I delved into the blogs on the Miami Herald website this week, making it through all 31 of them. They are definitely a little patchy in quality, but I felt that the volume of them meant that there would probably be something for everyone in the long run, you know? I dwelled longer on some (sports, politics, entertainment) than others (pets, Cuban issues, a blog for mothers seeking the ideal work/life balance). So I do applaud them for that.

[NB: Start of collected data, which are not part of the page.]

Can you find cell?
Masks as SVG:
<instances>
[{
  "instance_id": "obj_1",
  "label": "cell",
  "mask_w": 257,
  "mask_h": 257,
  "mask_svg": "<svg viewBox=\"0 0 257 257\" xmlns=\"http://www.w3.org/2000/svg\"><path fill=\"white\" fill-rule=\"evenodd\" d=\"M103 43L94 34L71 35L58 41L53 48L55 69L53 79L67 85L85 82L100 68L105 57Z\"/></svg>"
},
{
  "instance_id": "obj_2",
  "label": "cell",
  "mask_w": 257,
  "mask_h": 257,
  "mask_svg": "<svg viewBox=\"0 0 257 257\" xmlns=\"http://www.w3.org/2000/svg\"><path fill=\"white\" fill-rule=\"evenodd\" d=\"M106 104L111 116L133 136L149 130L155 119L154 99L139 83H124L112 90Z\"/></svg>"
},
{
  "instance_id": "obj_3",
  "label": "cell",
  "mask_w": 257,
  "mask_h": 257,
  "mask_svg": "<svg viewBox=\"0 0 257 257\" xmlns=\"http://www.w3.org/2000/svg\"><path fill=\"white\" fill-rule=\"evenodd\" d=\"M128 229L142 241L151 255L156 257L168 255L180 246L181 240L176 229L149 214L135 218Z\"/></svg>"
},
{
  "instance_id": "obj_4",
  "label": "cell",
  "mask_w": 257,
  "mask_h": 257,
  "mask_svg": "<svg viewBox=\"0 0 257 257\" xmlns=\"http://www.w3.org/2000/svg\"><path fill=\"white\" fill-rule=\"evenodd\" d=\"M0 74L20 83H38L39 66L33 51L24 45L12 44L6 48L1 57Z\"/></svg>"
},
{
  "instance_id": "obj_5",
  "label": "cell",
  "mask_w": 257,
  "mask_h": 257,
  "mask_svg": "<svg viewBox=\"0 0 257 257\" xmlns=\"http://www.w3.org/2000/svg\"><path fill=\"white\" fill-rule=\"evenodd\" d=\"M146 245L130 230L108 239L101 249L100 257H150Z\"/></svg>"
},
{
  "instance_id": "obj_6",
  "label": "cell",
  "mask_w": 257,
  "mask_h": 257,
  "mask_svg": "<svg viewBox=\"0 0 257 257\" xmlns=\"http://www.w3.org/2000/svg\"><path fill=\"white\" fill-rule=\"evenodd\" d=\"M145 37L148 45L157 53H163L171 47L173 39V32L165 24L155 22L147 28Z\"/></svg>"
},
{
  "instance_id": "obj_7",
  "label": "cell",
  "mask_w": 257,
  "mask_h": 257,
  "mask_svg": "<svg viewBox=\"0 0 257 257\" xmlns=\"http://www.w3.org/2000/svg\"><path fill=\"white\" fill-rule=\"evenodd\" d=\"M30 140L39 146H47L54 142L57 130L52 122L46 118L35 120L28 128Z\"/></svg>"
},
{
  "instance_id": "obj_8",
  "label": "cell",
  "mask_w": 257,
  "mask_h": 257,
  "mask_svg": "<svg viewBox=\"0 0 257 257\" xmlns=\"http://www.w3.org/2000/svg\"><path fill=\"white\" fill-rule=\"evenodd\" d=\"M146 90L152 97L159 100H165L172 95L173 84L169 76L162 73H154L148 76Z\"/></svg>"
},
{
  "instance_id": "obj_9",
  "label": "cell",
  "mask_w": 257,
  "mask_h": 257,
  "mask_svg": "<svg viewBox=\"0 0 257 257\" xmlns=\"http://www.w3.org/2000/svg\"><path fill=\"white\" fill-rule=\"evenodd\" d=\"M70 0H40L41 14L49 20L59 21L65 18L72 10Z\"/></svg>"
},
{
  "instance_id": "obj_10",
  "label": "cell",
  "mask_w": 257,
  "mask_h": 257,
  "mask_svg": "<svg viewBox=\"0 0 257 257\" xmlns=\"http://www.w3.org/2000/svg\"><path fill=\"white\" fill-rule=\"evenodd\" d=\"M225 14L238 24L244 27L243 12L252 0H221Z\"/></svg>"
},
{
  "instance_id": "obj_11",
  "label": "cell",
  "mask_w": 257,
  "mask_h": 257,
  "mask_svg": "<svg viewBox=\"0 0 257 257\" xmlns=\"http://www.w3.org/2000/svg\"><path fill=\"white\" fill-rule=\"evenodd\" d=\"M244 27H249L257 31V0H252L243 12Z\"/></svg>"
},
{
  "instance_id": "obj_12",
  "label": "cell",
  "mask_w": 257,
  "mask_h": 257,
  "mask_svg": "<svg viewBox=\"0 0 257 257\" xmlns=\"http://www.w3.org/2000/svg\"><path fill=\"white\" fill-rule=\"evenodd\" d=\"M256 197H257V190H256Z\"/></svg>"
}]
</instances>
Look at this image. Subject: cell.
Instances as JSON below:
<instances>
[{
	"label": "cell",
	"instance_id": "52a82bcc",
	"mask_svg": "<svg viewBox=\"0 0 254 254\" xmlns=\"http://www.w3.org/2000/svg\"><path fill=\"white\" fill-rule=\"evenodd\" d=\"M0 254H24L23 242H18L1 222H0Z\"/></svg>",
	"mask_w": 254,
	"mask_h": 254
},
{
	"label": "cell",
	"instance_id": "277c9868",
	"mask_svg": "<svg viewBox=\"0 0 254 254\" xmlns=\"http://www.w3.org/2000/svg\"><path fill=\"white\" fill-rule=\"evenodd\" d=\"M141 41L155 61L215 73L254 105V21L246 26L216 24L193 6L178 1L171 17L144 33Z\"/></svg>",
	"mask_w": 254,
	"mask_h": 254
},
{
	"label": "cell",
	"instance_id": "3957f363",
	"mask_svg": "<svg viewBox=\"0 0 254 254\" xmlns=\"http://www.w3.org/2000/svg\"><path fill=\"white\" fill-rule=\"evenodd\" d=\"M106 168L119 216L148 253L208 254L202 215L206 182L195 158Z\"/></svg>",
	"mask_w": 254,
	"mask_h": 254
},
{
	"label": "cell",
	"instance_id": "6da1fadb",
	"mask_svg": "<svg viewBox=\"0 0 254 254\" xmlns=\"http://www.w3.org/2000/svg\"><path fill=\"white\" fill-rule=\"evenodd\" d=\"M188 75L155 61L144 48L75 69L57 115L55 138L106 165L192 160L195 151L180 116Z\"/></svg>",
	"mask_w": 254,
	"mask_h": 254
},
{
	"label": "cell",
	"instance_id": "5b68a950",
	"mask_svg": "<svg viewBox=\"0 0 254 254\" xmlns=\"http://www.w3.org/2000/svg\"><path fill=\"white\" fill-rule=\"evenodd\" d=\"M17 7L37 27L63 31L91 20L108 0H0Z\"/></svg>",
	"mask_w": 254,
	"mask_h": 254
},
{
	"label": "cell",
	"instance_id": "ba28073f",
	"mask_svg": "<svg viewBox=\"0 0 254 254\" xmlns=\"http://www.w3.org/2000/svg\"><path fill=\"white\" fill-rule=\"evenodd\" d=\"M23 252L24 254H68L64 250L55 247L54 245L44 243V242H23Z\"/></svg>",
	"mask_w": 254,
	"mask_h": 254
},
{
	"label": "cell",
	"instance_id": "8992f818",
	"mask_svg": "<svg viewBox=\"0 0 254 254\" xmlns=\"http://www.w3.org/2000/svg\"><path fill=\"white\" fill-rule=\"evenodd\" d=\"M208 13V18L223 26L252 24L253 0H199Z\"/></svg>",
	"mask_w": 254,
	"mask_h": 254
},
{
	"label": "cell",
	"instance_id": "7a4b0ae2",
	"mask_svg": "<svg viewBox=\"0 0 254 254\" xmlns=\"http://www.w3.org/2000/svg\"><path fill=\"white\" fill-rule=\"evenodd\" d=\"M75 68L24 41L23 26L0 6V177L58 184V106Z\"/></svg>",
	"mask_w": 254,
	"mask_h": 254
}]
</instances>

The first issue I felt with the blogs is delivery. All 31 blogs are laid out at the bottom of the page (there’s a ‘featured’ blogs tab above it that displays six of the best, or most topical) without any indexing or attempts to sort into subjects and listings. Alternatively, there’s no integrating that I could see of relevant blog links into news articles whose subjects correspond. They’re just dumped at the bottom of the page. A simple subjects tab, or something to sort them into areas of interest could boost readership through not scaring anyone away. It is a lot of text to get through for impatient browsers.
Tone-wise, they’re good. Like I said, some are better than others.
I spotted a particularly egregious oversight though. There is virtually no hyperlinking. Out of the 31 blogs, only 11 featured hyperlinking. The Internet brings the capacity for hypertext, allows an author to provide context, strengthen the transparency of their source material and bring a reader up to speed more quickly by showing them the light on articles they didn’t have the time to write themselves. By this point, it is a given, or it should be (I think) that this basic stuff would be part and parcel of having a blog. On The New York Times website, out of an extremely scientific sampling of ten blogs, all ten featured hyperlinking heavily.
So there.
I’ve been hammering on for a while about how the Miami Herald has very poor national and international news coverage. It is on the site, somewhere, but you have to navigate through two or three screens to get to it. So I was tickled to see that on the Cuban issues blog, a post about a visit from Jimmy Carter to the region linked to a Boston.com-run, AP penned article on the story.